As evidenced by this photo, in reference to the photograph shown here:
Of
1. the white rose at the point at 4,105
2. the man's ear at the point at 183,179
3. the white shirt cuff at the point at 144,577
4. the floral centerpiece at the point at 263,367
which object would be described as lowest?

Your instructions
Extract the listing in its entirety and repeat it exactly.

Exercise response
As evidenced by this photo, in reference to the photograph shown here:
Of
1. the white rose at the point at 4,105
2. the man's ear at the point at 183,179
3. the white shirt cuff at the point at 144,577
4. the floral centerpiece at the point at 263,367
which object would be described as lowest?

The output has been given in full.